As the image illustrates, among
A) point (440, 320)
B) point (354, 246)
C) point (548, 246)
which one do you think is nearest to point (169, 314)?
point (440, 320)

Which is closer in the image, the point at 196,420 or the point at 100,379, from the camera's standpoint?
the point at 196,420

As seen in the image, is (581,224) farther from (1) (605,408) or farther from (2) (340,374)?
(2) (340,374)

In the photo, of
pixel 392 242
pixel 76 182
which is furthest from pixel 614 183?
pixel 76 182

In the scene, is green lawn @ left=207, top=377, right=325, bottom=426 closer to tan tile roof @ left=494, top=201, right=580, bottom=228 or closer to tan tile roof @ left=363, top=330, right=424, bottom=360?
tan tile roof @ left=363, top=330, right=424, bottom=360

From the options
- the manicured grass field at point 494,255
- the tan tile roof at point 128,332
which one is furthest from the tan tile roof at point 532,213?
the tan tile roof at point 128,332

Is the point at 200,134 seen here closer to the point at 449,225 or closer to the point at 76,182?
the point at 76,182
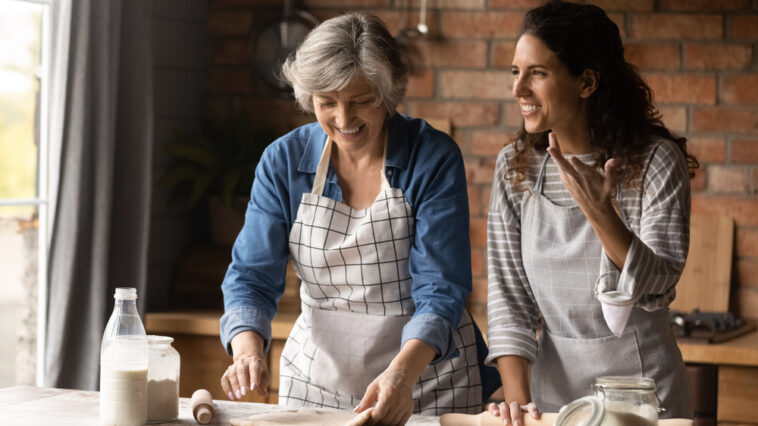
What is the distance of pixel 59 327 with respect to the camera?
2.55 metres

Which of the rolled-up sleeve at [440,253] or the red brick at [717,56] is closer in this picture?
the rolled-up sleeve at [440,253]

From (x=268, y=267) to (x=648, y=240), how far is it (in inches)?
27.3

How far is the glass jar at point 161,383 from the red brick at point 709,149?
--
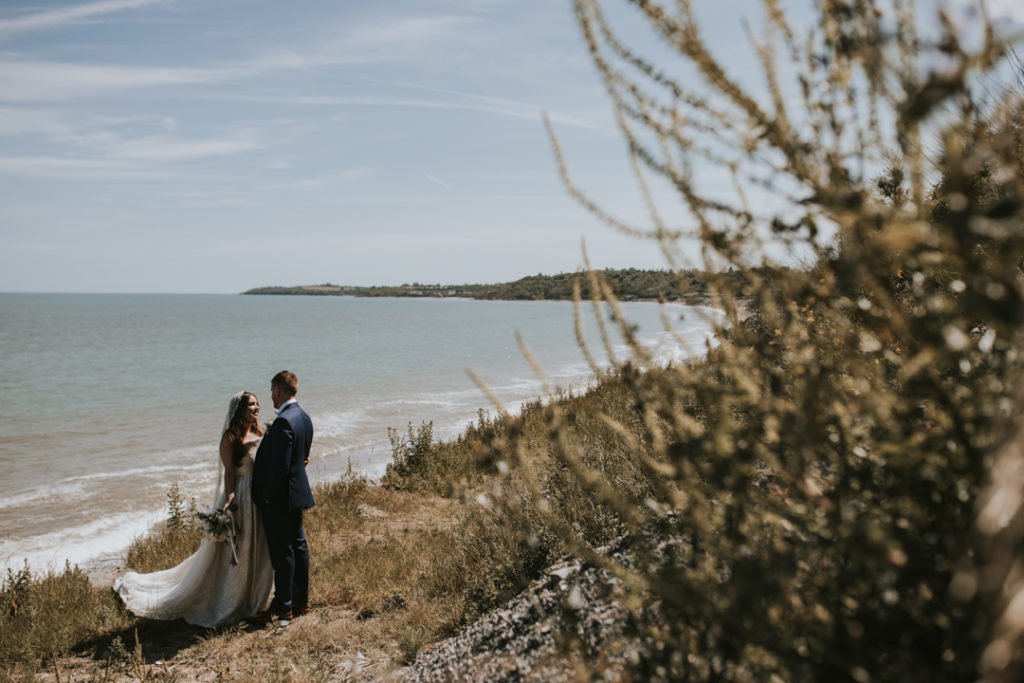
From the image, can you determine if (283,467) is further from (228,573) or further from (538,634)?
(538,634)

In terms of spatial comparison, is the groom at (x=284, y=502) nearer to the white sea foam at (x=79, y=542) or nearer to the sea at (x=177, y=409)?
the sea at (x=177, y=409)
---
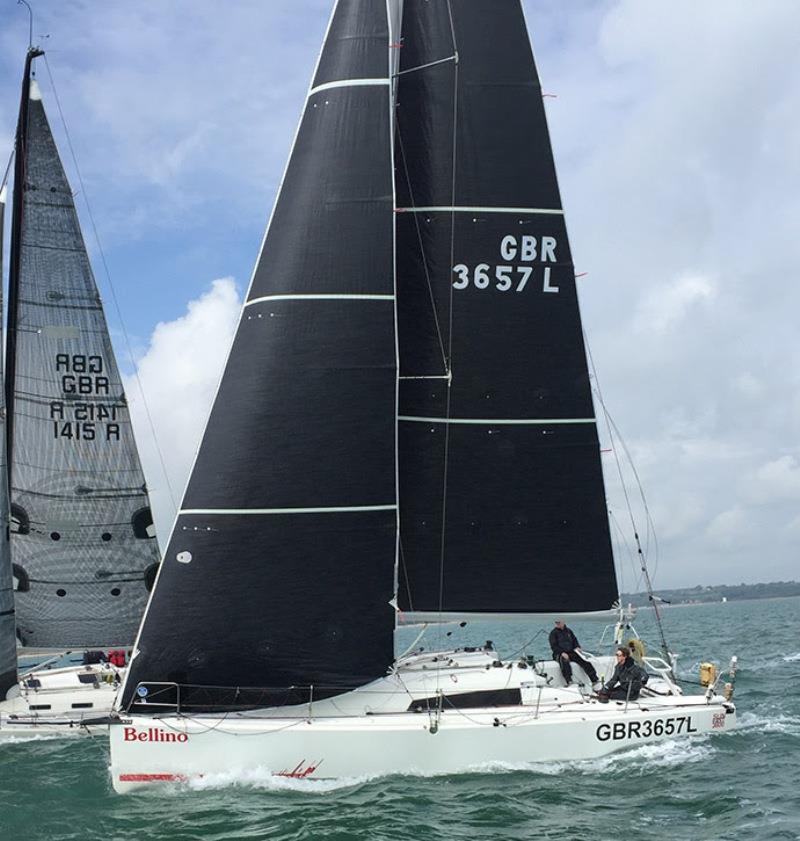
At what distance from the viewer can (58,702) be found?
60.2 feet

**TASK DESCRIPTION:**
Which lines above contain the word "bottom", matching case exactly? Extract each of those lines in full.

**OUTPUT BELOW:**
In the scene, is green lawn @ left=207, top=377, right=325, bottom=426 closer to tan tile roof @ left=494, top=201, right=580, bottom=228 or closer to tan tile roof @ left=363, top=330, right=424, bottom=360?
tan tile roof @ left=363, top=330, right=424, bottom=360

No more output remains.